Every one of us is a multitude. Check out Bob Dylan’s new release “I contain multitudes” for a very recent expression of this idea. In fact, as he sings it, maybe we are multitudes, plural.

The Scottish psychologist, Miller Mair, coined the term “community of selves” back in the 1970s. It remains a powerful metaphor for the complexity of an individual personality. That idea made a lot of sense to me, and helped me to understand not only my patients but also myself. We all have that experience of at very least tapping into different strands of our lives when we act within our different roles – parent, child, friend, neighbour, employee, professional, artist, consumer etc etc. We know all those roles are just a part of who we are but it can be very hard to untangle them, to see how they inter-connect.

The French philosopher, Deleuze, wrote about “multiplicities” as a way of understanding the complex universe, and described any particular instance as a “singularity of multiplicities”. I liked that idea the moment I read it. I happened upon his writings at the same time that I was exploring the new “complexity science”, and in particular the concept of the “complex adaptive system“, which fundamentally changed how I saw our lives and our world.

I once spoke to a “Chef de Service” at a Parisian Homeopathic Hospital and he described to me that he saw each patient as like a diamond, with multiple facets shining, each one different, but together all part of the same individual. He saw his therapeutic strategy as being based on addressing several of the most prominent of a patient’s “facets”. A rather poetic way to think of the same underlying issue.

What is the underlying issue?

Life is messy.

On the “inside” and the “outside”. I put those words in quote marks because I’m pretty sure that frequently there is no clear boundary between the two. I think wherever we look we can find multiple threads to follow. We can identify particular paths, storylines, themes, chains of cause and effect, which run through a lifetime.

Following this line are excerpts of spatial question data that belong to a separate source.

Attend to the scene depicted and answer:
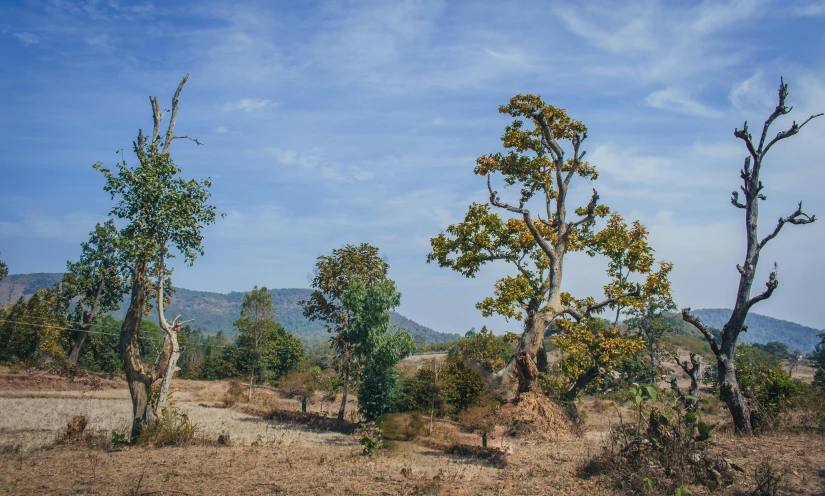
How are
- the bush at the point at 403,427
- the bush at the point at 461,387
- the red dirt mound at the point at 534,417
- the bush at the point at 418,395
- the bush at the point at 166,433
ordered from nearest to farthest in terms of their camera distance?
the red dirt mound at the point at 534,417 < the bush at the point at 166,433 < the bush at the point at 403,427 < the bush at the point at 461,387 < the bush at the point at 418,395

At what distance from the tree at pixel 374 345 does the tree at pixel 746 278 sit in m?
12.4

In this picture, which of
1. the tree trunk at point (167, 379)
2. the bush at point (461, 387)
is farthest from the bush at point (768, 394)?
the tree trunk at point (167, 379)

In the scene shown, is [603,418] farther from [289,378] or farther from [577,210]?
[289,378]

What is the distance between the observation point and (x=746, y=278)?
1119cm

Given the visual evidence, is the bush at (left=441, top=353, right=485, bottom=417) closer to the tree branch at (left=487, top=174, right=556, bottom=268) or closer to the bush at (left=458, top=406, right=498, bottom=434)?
the bush at (left=458, top=406, right=498, bottom=434)

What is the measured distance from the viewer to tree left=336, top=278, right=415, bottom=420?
2108 centimetres

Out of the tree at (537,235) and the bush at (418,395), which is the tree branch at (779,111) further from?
the bush at (418,395)

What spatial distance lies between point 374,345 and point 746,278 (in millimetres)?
13716

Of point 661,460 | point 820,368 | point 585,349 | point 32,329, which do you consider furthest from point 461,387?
point 820,368

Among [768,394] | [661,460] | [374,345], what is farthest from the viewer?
[374,345]

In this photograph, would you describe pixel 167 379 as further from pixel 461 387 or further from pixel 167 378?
pixel 461 387

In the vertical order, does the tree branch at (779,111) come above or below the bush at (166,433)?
above

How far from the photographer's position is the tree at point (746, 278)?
10.8 m

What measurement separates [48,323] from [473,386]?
1420 inches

And, here’s the important point, brought back to the front of my mind by this photo today, all those paths, storylines, threads or whatever, are entangled. They are connected. They are inextricably interconnected, astonishingly woven together to create a unique, beautiful tapestry of a single life.

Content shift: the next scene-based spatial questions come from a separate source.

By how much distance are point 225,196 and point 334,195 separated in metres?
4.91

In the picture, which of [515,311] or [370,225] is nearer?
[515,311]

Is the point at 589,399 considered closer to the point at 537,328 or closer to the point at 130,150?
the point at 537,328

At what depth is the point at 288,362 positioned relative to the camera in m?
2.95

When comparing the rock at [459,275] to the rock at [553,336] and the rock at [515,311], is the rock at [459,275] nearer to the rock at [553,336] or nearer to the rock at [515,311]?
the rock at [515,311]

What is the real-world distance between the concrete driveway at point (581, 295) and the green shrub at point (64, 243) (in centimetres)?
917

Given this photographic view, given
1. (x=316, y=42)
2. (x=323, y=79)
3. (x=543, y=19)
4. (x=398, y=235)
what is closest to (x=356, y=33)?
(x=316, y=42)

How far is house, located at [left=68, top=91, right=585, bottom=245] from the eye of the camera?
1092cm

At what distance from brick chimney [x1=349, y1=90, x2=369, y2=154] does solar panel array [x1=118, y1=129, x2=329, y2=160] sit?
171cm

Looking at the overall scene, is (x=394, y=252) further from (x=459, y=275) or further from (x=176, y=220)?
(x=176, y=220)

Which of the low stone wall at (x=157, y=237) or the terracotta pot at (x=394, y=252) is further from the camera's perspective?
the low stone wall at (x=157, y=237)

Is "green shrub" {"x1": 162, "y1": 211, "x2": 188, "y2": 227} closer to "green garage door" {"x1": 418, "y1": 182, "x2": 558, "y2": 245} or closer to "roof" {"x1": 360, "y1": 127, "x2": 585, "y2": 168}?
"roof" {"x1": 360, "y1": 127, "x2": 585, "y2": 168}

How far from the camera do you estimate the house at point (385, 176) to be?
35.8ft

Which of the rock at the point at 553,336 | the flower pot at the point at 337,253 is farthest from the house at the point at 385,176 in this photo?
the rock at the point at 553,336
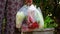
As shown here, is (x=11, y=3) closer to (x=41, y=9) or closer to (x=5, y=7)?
(x=5, y=7)

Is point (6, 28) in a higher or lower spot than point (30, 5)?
lower

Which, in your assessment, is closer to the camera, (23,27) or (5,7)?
(23,27)

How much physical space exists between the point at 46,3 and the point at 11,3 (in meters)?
0.35

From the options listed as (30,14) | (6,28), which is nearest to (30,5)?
(30,14)

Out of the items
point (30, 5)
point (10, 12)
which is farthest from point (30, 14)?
point (10, 12)

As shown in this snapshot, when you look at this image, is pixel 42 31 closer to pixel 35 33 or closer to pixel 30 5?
pixel 35 33

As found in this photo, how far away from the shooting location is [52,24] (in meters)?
2.12

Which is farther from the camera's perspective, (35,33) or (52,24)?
(52,24)

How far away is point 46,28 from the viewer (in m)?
1.93

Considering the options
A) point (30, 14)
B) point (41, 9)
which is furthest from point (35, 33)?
point (41, 9)

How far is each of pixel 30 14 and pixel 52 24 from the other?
29 centimetres

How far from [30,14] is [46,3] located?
26cm

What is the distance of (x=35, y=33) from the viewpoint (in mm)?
1886

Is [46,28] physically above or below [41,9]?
below
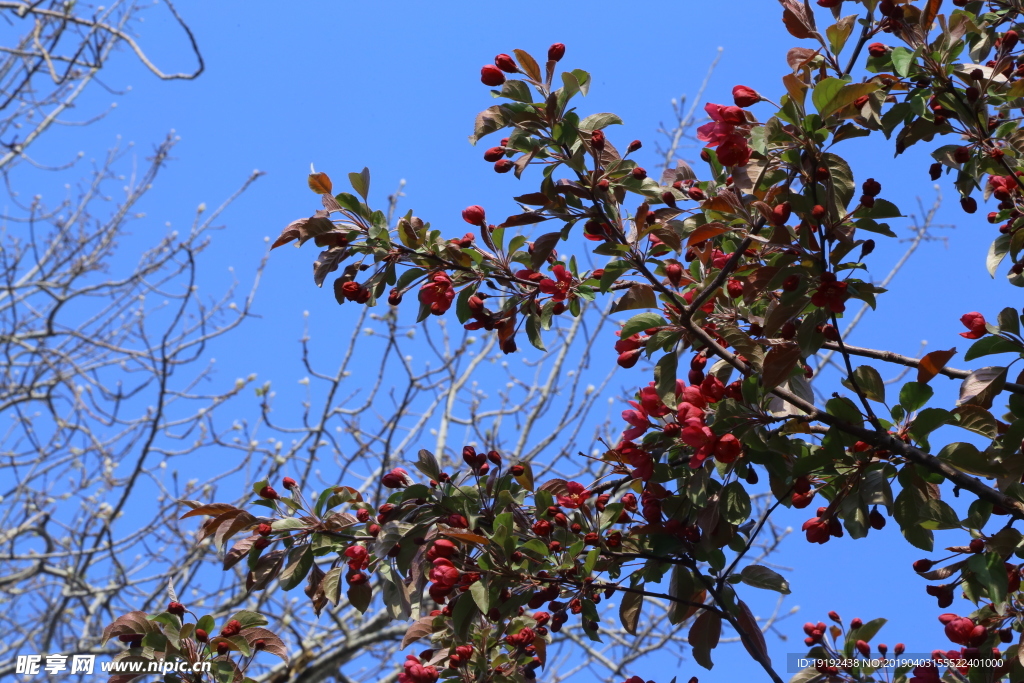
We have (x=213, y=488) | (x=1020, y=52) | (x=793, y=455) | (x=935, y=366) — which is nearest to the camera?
(x=935, y=366)

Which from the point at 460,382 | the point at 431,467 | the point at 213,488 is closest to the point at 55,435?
the point at 213,488

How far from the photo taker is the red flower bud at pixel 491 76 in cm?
191

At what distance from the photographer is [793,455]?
185cm

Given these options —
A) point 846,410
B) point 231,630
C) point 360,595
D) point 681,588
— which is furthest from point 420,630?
point 846,410

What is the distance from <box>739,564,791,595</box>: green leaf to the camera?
1856 mm

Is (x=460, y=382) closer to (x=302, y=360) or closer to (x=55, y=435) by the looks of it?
(x=302, y=360)

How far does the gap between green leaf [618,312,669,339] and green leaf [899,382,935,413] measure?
19.6 inches

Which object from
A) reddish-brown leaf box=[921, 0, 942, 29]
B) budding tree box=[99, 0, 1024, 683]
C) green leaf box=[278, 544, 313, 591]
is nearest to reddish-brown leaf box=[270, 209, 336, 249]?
budding tree box=[99, 0, 1024, 683]

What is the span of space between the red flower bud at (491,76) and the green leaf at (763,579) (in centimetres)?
122

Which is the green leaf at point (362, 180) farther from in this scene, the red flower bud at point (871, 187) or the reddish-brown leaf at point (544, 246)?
the red flower bud at point (871, 187)

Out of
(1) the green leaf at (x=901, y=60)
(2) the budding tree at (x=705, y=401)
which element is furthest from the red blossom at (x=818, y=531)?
(1) the green leaf at (x=901, y=60)

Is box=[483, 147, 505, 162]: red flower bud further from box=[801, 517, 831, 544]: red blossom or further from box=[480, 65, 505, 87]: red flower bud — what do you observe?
box=[801, 517, 831, 544]: red blossom

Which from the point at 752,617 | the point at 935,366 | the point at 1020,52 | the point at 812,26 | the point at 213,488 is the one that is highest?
the point at 213,488

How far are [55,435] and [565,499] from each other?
19.2 ft
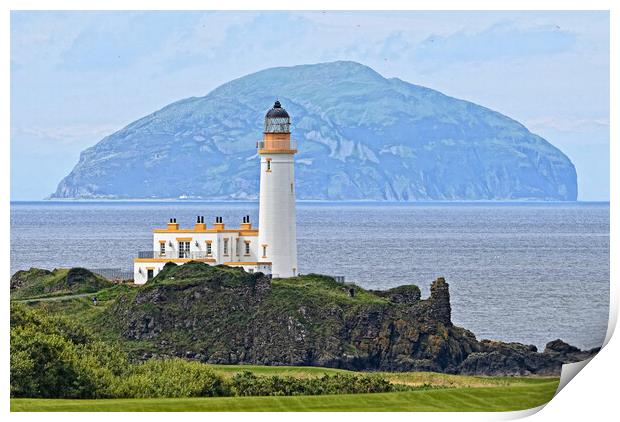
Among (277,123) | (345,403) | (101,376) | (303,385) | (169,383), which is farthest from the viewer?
(277,123)

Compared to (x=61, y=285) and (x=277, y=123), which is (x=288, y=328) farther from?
(x=61, y=285)

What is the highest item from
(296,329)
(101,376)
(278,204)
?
(278,204)

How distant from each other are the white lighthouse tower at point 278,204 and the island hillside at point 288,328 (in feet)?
8.73

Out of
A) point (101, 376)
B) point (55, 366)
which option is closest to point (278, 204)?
point (101, 376)

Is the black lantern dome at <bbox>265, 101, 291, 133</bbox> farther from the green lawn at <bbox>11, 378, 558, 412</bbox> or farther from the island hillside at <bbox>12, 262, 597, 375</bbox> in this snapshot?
the green lawn at <bbox>11, 378, 558, 412</bbox>

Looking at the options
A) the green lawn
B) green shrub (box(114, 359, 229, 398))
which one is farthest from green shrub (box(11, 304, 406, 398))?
the green lawn

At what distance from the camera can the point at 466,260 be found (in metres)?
99.9

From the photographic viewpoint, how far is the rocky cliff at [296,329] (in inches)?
1736

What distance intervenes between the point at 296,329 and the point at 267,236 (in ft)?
19.3

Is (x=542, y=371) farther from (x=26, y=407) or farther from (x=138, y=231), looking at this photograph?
(x=138, y=231)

I’m not a fan of labelling a patient with several different concurrent diagnoses then sending them off to separate specialists to have each disease treated as if it exists in isolation. In Medicine this is referred to as “silo-ing“, a strange word which means separating out someone’s problems into separate baskets, boxes, or “silos”, then treating each one separately. Most of the evidence used in “Evidence Based Medicine” comes from trials where patients have been selected on the basis that they have only the single disease which is under study, and that they are receiving only the single drug which is being trialled. But the real world isn’t much like that. Much more common is the finding that an individual patient will have several different diagnoses active at the same time and that they will already be on a cocktail of drugs. Medicine is more messy than some people would have you believe.

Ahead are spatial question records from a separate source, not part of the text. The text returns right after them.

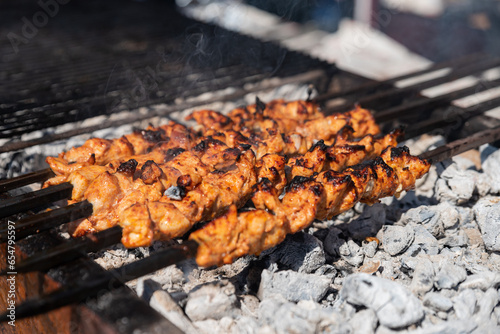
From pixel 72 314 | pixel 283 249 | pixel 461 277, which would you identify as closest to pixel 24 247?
pixel 72 314

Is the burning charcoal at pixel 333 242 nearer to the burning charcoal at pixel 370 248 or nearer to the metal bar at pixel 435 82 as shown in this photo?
the burning charcoal at pixel 370 248

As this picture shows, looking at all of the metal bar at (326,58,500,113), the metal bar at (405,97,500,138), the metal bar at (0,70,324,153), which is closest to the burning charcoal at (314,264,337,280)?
the metal bar at (405,97,500,138)

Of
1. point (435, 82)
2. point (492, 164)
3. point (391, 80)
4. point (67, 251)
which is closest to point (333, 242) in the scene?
point (492, 164)

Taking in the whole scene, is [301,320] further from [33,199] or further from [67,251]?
[33,199]

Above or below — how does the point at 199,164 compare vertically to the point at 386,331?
above

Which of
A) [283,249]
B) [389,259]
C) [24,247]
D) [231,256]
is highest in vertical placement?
[24,247]

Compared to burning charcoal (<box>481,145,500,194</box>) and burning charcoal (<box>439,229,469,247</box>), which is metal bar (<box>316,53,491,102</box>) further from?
burning charcoal (<box>439,229,469,247</box>)

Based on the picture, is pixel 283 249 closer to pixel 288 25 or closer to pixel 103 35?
pixel 103 35
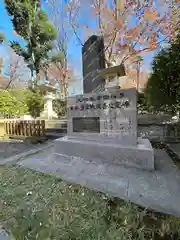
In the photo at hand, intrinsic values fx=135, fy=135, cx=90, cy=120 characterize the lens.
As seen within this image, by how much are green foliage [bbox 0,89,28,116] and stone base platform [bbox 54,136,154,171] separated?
7064 millimetres

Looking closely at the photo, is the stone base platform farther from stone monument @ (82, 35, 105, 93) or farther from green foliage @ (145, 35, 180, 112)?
stone monument @ (82, 35, 105, 93)

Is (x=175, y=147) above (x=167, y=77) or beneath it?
beneath

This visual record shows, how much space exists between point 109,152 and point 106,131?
1.46ft

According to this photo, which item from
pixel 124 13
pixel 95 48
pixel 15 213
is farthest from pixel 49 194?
pixel 124 13

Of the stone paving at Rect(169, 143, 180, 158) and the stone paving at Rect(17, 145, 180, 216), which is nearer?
the stone paving at Rect(17, 145, 180, 216)

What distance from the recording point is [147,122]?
482 cm

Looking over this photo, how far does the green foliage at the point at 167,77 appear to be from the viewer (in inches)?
123

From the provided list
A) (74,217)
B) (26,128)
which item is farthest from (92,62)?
(74,217)

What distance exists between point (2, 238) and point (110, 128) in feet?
7.39

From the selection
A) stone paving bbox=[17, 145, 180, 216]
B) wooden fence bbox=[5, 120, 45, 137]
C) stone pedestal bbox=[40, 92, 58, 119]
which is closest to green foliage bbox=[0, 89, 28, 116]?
stone pedestal bbox=[40, 92, 58, 119]

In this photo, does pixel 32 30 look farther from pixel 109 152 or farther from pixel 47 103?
pixel 109 152

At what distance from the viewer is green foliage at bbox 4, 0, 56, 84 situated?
30.7ft

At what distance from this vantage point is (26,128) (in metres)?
5.63

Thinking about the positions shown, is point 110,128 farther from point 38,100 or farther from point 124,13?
point 124,13
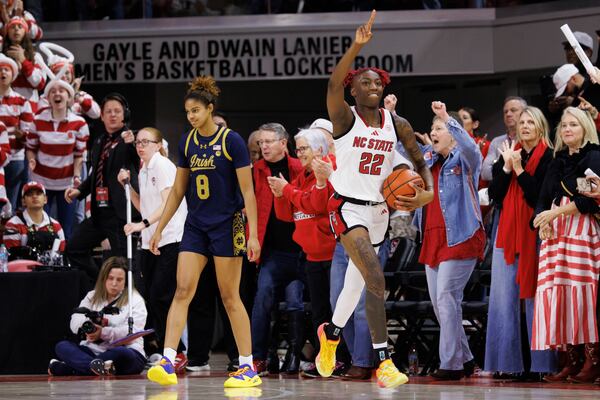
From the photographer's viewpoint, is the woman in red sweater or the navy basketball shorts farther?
the woman in red sweater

So what? Is this a counsel of despair? Am I saying life is too complex and entangled to make any sense of it? No. Absolutely not.

What I find is that this complex entangled life is beautiful. That it manifests in the most unique, most varied, most astonishing individual narratives you could imagine.

What I find is that when you look for the connections between the parts, you get insights and understanding which you’d miss if you kept your attention only on single parts.

What I find is that it’s best to use your whole brain, not just half of it, as Iain McGilchrist, author of “The Master and His Emissary“, would say. It’s not enough to separate out the threads and elements and study them. You have to weave them back together to see the contexts, the contingencies and the connections. In other words, you need both your left hemisphere ability to see the threads, and your right hemisphere ability to weave them together into a whole.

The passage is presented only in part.